Up to 30 sites are invited to participate. The study will enroll 400 subjects with advanced heart failure.
Data collection will include a directed physical exam, medical history (from the patient and chart review) and surveys. Surveys will be administered at enrollment and 2 weeks later. The first visit should take 45-60 minutes to complete, which includes the patient completing surveys and provider reviewing chart and doing focused physical exam. Then there will be a brief follow up call to remind patient to send in mailed surveys and answer any questions they may have. Then 10 minutes or so to enter that data when received.
We have a training manual and a project manager available to answer questions.
Site Characteristics: A study site should:
- Be a health maintenance organization, community practice, Veterans Administration, hospice agency or academic medical center providing care to patients with advanced heart failure;
- Have staff experienced in research (staff must be able to meet current standards for conducting clinical research including data collection, data entry and maintenance of study regulatory documents).
- Identify a site Investigator and site coordinator (nurse or research assistant) with ready-computer access and computer skills (to include being able to access designated website, select data tools on website, enter data on website, review PowerPoint presentations, and communicate via email and email attachments)

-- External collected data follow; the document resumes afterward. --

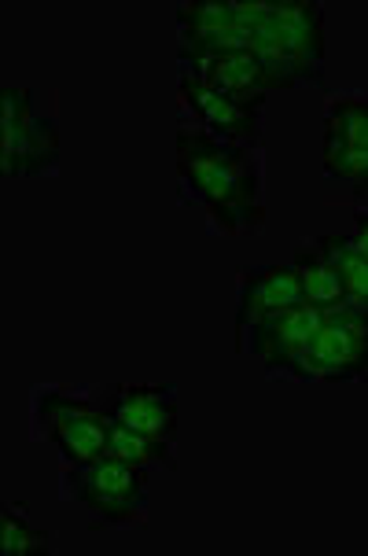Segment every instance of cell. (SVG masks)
I'll return each instance as SVG.
<instances>
[{
  "label": "cell",
  "mask_w": 368,
  "mask_h": 556,
  "mask_svg": "<svg viewBox=\"0 0 368 556\" xmlns=\"http://www.w3.org/2000/svg\"><path fill=\"white\" fill-rule=\"evenodd\" d=\"M177 192L200 206L218 237H254L266 225V174L258 148L177 129Z\"/></svg>",
  "instance_id": "6da1fadb"
},
{
  "label": "cell",
  "mask_w": 368,
  "mask_h": 556,
  "mask_svg": "<svg viewBox=\"0 0 368 556\" xmlns=\"http://www.w3.org/2000/svg\"><path fill=\"white\" fill-rule=\"evenodd\" d=\"M251 55L277 89L325 85V8L317 0H266Z\"/></svg>",
  "instance_id": "7a4b0ae2"
},
{
  "label": "cell",
  "mask_w": 368,
  "mask_h": 556,
  "mask_svg": "<svg viewBox=\"0 0 368 556\" xmlns=\"http://www.w3.org/2000/svg\"><path fill=\"white\" fill-rule=\"evenodd\" d=\"M60 494L89 513L92 531H129L148 523V472L126 460L63 465Z\"/></svg>",
  "instance_id": "3957f363"
},
{
  "label": "cell",
  "mask_w": 368,
  "mask_h": 556,
  "mask_svg": "<svg viewBox=\"0 0 368 556\" xmlns=\"http://www.w3.org/2000/svg\"><path fill=\"white\" fill-rule=\"evenodd\" d=\"M34 439L52 442L63 465H92L107 457V417L97 409L89 391L37 383L30 391Z\"/></svg>",
  "instance_id": "277c9868"
},
{
  "label": "cell",
  "mask_w": 368,
  "mask_h": 556,
  "mask_svg": "<svg viewBox=\"0 0 368 556\" xmlns=\"http://www.w3.org/2000/svg\"><path fill=\"white\" fill-rule=\"evenodd\" d=\"M60 169V126L37 92L8 85L0 92V177H52Z\"/></svg>",
  "instance_id": "5b68a950"
},
{
  "label": "cell",
  "mask_w": 368,
  "mask_h": 556,
  "mask_svg": "<svg viewBox=\"0 0 368 556\" xmlns=\"http://www.w3.org/2000/svg\"><path fill=\"white\" fill-rule=\"evenodd\" d=\"M295 383H365L368 380V314L351 303L325 309V320L288 372Z\"/></svg>",
  "instance_id": "8992f818"
},
{
  "label": "cell",
  "mask_w": 368,
  "mask_h": 556,
  "mask_svg": "<svg viewBox=\"0 0 368 556\" xmlns=\"http://www.w3.org/2000/svg\"><path fill=\"white\" fill-rule=\"evenodd\" d=\"M325 177L368 200V92H339L325 108Z\"/></svg>",
  "instance_id": "52a82bcc"
},
{
  "label": "cell",
  "mask_w": 368,
  "mask_h": 556,
  "mask_svg": "<svg viewBox=\"0 0 368 556\" xmlns=\"http://www.w3.org/2000/svg\"><path fill=\"white\" fill-rule=\"evenodd\" d=\"M89 399L115 428L177 442V383H100Z\"/></svg>",
  "instance_id": "ba28073f"
},
{
  "label": "cell",
  "mask_w": 368,
  "mask_h": 556,
  "mask_svg": "<svg viewBox=\"0 0 368 556\" xmlns=\"http://www.w3.org/2000/svg\"><path fill=\"white\" fill-rule=\"evenodd\" d=\"M177 111H181L185 126L200 129L214 140H229V144L262 148V111L243 100H232L211 85L177 74Z\"/></svg>",
  "instance_id": "9c48e42d"
},
{
  "label": "cell",
  "mask_w": 368,
  "mask_h": 556,
  "mask_svg": "<svg viewBox=\"0 0 368 556\" xmlns=\"http://www.w3.org/2000/svg\"><path fill=\"white\" fill-rule=\"evenodd\" d=\"M295 306H306V295H302V277L291 262L236 269V343L254 325L288 314Z\"/></svg>",
  "instance_id": "30bf717a"
},
{
  "label": "cell",
  "mask_w": 368,
  "mask_h": 556,
  "mask_svg": "<svg viewBox=\"0 0 368 556\" xmlns=\"http://www.w3.org/2000/svg\"><path fill=\"white\" fill-rule=\"evenodd\" d=\"M325 320V309L317 306H295L280 317H269L262 325H254L248 336L236 343L240 354H251L262 362L269 380H288V372L295 369V362L306 351V343Z\"/></svg>",
  "instance_id": "8fae6325"
},
{
  "label": "cell",
  "mask_w": 368,
  "mask_h": 556,
  "mask_svg": "<svg viewBox=\"0 0 368 556\" xmlns=\"http://www.w3.org/2000/svg\"><path fill=\"white\" fill-rule=\"evenodd\" d=\"M181 60V74L188 78L211 85V89L225 92L232 100H243L251 108H266V92H272L277 85L262 63L251 52H195V49H177Z\"/></svg>",
  "instance_id": "7c38bea8"
},
{
  "label": "cell",
  "mask_w": 368,
  "mask_h": 556,
  "mask_svg": "<svg viewBox=\"0 0 368 556\" xmlns=\"http://www.w3.org/2000/svg\"><path fill=\"white\" fill-rule=\"evenodd\" d=\"M314 248L339 273L346 288V303L368 314V254L357 248V240L346 237V232H325V237H314Z\"/></svg>",
  "instance_id": "4fadbf2b"
},
{
  "label": "cell",
  "mask_w": 368,
  "mask_h": 556,
  "mask_svg": "<svg viewBox=\"0 0 368 556\" xmlns=\"http://www.w3.org/2000/svg\"><path fill=\"white\" fill-rule=\"evenodd\" d=\"M291 266L299 269L302 277V295H306V306H317V309H335L346 303V288L339 280V273L332 269V262L325 258L314 240L299 243L295 254H291Z\"/></svg>",
  "instance_id": "5bb4252c"
},
{
  "label": "cell",
  "mask_w": 368,
  "mask_h": 556,
  "mask_svg": "<svg viewBox=\"0 0 368 556\" xmlns=\"http://www.w3.org/2000/svg\"><path fill=\"white\" fill-rule=\"evenodd\" d=\"M107 457L137 465L144 472H151V468H177V446L169 439L134 435V431L115 428V424H107Z\"/></svg>",
  "instance_id": "9a60e30c"
},
{
  "label": "cell",
  "mask_w": 368,
  "mask_h": 556,
  "mask_svg": "<svg viewBox=\"0 0 368 556\" xmlns=\"http://www.w3.org/2000/svg\"><path fill=\"white\" fill-rule=\"evenodd\" d=\"M0 553L4 556H34L52 553V539L41 527L30 523V513L18 502L0 505Z\"/></svg>",
  "instance_id": "2e32d148"
},
{
  "label": "cell",
  "mask_w": 368,
  "mask_h": 556,
  "mask_svg": "<svg viewBox=\"0 0 368 556\" xmlns=\"http://www.w3.org/2000/svg\"><path fill=\"white\" fill-rule=\"evenodd\" d=\"M354 240H357V248L368 254V203L354 206Z\"/></svg>",
  "instance_id": "e0dca14e"
}]
</instances>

- Enroll a minimum of 15 patients over 4 months
Site Investigator: The site Investigator will be responsible for the overall execution of the research study at his/her site, to include:
- Obtaining and maintaining Institutional Review Board (IRB), Human Subjects Committee (HSC) or Ethics Committee (EC) approval at their site. In the event no IRB, HSC or EC is available to the site, the Investigator will work with the Principal Investigator (Sarah Goodlin MD) to obtain site approval via an independent review organization.
- Obtaining or designating a staff member to obtain informed consent by each subject to participate in the study.
- Maintaining records to comply with research standards and with human subjects and HIPAA regulations from the start of the study until 2 years after study completion.
- Verifying or designating the study Coordinator to verify the completion of study data collection and data entry.